I took a series of bracketed exposure because of the high dynamic range of the scene. Click here to learn how to use the histogram of your camera to guide you when bracketing exposure.
This is a comparison of the image after blending, but before and after further post-processing.
I routinely use Adobe Lightroom to organise all my images into folders so I can locate them easily in the future.
After selecting -1 and 0 exposure, I opened them in Adobe Photoshop for exposure blending and editing.
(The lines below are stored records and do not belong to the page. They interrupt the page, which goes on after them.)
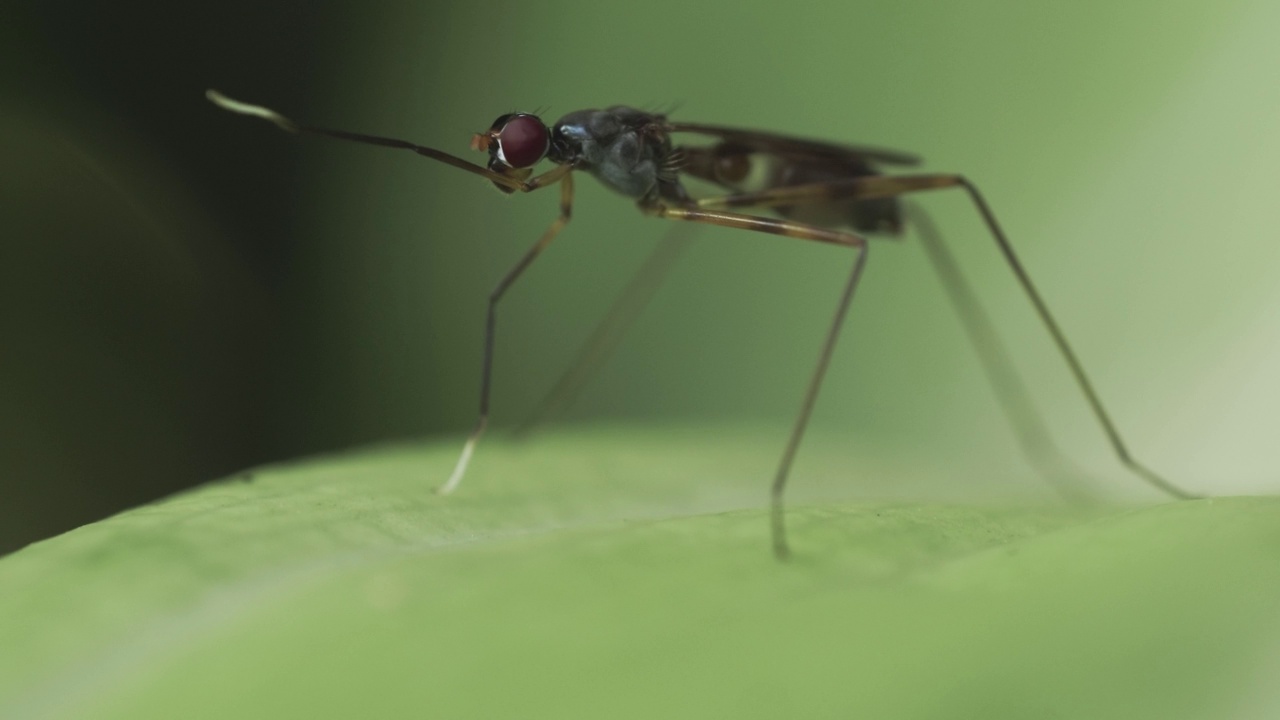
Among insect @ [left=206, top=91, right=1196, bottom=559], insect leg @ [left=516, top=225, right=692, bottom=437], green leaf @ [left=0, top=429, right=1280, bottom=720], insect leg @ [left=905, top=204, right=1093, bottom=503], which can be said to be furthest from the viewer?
insect leg @ [left=516, top=225, right=692, bottom=437]

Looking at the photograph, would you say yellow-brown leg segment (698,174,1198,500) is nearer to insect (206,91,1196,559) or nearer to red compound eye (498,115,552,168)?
insect (206,91,1196,559)

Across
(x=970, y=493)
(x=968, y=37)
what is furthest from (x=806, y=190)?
(x=970, y=493)

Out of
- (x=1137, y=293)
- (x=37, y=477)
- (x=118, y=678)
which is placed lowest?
(x=37, y=477)

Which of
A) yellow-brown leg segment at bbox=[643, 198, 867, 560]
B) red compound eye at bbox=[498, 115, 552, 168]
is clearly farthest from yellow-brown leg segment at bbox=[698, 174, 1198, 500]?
red compound eye at bbox=[498, 115, 552, 168]

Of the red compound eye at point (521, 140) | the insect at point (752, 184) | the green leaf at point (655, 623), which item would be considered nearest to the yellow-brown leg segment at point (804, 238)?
the insect at point (752, 184)

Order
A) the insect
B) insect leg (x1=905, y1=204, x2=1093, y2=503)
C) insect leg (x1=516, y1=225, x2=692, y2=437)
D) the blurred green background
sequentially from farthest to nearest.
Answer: insect leg (x1=516, y1=225, x2=692, y2=437) < insect leg (x1=905, y1=204, x2=1093, y2=503) < the blurred green background < the insect

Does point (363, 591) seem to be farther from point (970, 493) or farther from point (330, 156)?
point (330, 156)

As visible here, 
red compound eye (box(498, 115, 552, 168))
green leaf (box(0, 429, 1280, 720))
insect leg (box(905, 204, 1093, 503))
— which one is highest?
red compound eye (box(498, 115, 552, 168))
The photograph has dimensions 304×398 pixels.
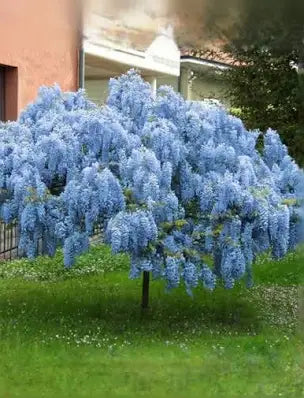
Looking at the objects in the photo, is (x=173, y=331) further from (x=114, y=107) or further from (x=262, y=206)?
(x=114, y=107)

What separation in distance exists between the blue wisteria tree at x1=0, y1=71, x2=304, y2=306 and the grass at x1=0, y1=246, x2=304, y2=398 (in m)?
0.31

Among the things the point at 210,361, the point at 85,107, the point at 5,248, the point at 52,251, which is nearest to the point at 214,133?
the point at 85,107

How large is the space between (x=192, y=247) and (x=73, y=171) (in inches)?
25.0

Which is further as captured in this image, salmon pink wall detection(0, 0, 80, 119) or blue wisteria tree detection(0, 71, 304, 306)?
blue wisteria tree detection(0, 71, 304, 306)

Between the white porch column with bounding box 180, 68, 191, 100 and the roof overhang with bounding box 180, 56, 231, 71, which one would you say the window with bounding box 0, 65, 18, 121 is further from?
the roof overhang with bounding box 180, 56, 231, 71

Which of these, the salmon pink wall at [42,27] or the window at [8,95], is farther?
the window at [8,95]

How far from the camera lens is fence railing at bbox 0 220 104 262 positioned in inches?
120

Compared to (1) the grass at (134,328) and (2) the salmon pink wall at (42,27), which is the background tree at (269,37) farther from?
(1) the grass at (134,328)

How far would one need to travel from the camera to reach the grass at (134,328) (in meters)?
1.96

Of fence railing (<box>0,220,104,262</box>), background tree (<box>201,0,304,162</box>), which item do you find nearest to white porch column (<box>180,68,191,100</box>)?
background tree (<box>201,0,304,162</box>)

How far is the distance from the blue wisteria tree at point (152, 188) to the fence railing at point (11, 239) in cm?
8

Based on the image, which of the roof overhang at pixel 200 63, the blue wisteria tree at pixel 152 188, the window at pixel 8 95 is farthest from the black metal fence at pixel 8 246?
the roof overhang at pixel 200 63

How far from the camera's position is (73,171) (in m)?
2.99

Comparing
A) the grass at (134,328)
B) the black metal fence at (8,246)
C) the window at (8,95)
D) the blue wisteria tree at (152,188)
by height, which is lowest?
the grass at (134,328)
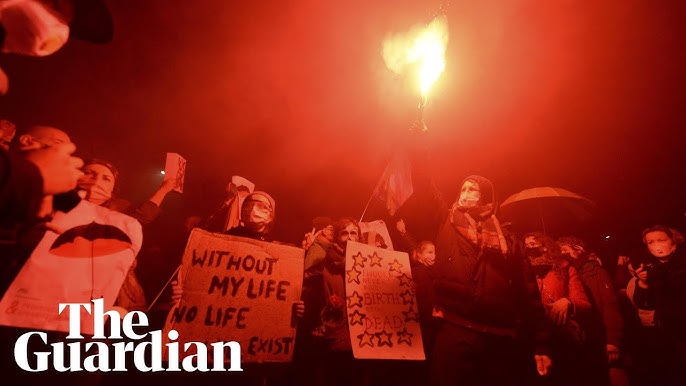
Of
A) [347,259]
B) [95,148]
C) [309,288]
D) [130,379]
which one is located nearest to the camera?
[130,379]

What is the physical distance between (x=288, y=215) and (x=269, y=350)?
4553mm

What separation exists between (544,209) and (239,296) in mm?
5783

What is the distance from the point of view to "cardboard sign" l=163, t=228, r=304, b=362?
2797 millimetres

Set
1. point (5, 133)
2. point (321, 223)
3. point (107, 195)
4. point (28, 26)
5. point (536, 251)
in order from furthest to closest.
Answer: point (536, 251) < point (321, 223) < point (107, 195) < point (5, 133) < point (28, 26)

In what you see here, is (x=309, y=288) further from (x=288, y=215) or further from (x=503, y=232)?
(x=288, y=215)

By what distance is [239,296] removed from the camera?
3012 mm

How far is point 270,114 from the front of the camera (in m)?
6.21

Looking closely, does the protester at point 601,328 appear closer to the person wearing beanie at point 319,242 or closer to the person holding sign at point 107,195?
the person wearing beanie at point 319,242

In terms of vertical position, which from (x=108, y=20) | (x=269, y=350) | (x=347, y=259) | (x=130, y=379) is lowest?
(x=130, y=379)

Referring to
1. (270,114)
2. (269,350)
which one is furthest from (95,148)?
(269,350)

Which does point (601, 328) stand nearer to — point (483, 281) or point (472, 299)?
point (483, 281)

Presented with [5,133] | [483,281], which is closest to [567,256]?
[483,281]

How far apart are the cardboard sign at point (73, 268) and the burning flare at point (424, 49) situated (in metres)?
3.64

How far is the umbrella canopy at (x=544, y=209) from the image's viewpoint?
6289 mm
I blended the 2 exposure using luminosity masks. Whether you are new to exposure blending or just want a quick revision, here are some articles for you:
- The ultimate guide to digital exposure blending
- A simplified explanation of how luminosity masks work
- Exposure blending in landscape photography
Here is a list of what I did in further post-processing after blending the 2 exposure together:
- Frequency separation to remove the lens flare
- Applying a radial blur filter to the clouds to simulate long exposure
- Tonal adjustment layer with Levels via a midtones luminosity mask
- Dodge and burn the foreground to accentuate the shadows and the highlights
- Vibrance and Hue/Saturation adjustment layer to accentuate the colours in the highlights
- Added a tinge of magenta to the sky only
- Painted light bleed to accentuate the sunset
- Added magenta to the overall highlights via a Photo Filter adjustment layer
- A Hue/Saturation layer to reduce the luminosity of the blue sky
- Applied a Nik Color Efex filter for a soft vignette effect
- Overall Curves adjustment layer to give the shadows a greyish look
There were some image manipulation involved in the post-processing and I know this may not suit everyone.
As mentioned before, the weather was relatively calm. I used the Lee Big Stopper in hope to create a long exposure effect for the clouds but it didn’t turn out the way I wanted.
After 2 and even 3 minutes of exposure, the clouds didn’t seem to have moved significantly to achieve the effect. Rather than mourning about it and letting the sun set, I carried on and decide to accentuate the movement in post-processing.
The effect isn’t perfect or realistic enough but it did convey the sense of movement to draw the viewers to the centre of the image.
Some may argue that the colour saturation or vibrancy is a bit too strong. I think this is personal preference and I quite like how the image has turn out to be.
I hope you have enjoyed the run through of the workflow of this image. I also hope you have learned a few things to help you post-process your next image.